Years earlier, Mr. Mortenson had promised Abdul Rashid Khan, the leader of the Kyrgyz in the Little Pamir, that he would build a school in the area. Mr. Callahan had recommended a boarding school, and he said the Kyrgyz leaders liked the idea. One reason is that landing such a development project brings power and prestige to the local leaders.
But when the Afghan government began to send teachers to the yurts, Mr. Callahan said, it became clear that there was no need for a school. Still, Mr. Mortenson and his institute pressed on, and Mr. Mortenson wrote in “Stones Into Schools” that Abdul Rashid Khan fully supported the school project. “If it was the only game in town, they’d send their kids down there,” Mr. Callahan said of the school. “But by the time the school had been finished, there was an alternative.”
Abdul Rashid Khan died shortly after the construction ended, so it is unclear what use he might have made of the school. In any case, Sarfraz Khan told me that the Kyrgyz parents said they did not want their children walking an hour or more each way to attend class.
So Sarfraz Khan had come to Kashch Goz to propose a solution at a jirga: the Central Asia Institute would convert an old Soviet military building beside the school into a dormitory, and a Kyrgyz family would live on the grounds and cook for the students.
On our second night at the settlement, after paying for a sheep to be slaughtered for a communal meal, he made his case to the elders.
The next morning, my companions and I left for the trek back to Sarhad and the lower Wakhan Corridor, where we would find the more successful school.
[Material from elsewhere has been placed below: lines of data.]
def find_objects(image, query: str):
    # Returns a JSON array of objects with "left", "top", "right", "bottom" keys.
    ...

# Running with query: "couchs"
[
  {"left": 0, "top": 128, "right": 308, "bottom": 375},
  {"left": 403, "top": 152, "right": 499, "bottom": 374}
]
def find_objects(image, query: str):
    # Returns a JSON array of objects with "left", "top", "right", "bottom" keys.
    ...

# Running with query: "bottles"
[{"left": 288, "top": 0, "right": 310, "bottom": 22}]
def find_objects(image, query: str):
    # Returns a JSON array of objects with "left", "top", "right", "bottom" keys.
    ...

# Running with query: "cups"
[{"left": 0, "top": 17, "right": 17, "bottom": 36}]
Before we left, Sarfraz Khan told us: “The food problem is solved. They have agreed to send their children to school.”
Mr. Mortenson called me after my trip and said children would attend school in the winter and herd sheep in the warm months. “They have their traditional ways,” he said.
But this February, the school still sat empty, according to Matthieu Paley, a photographer who often visits the region. He told me in an e-mail: “The school was completely abandoned, unused and locked — and there is no way it can ever be used, I would say, for at least seven months a year.” The temperature, he said, was easily a dozen degrees below zero Fahrenheit.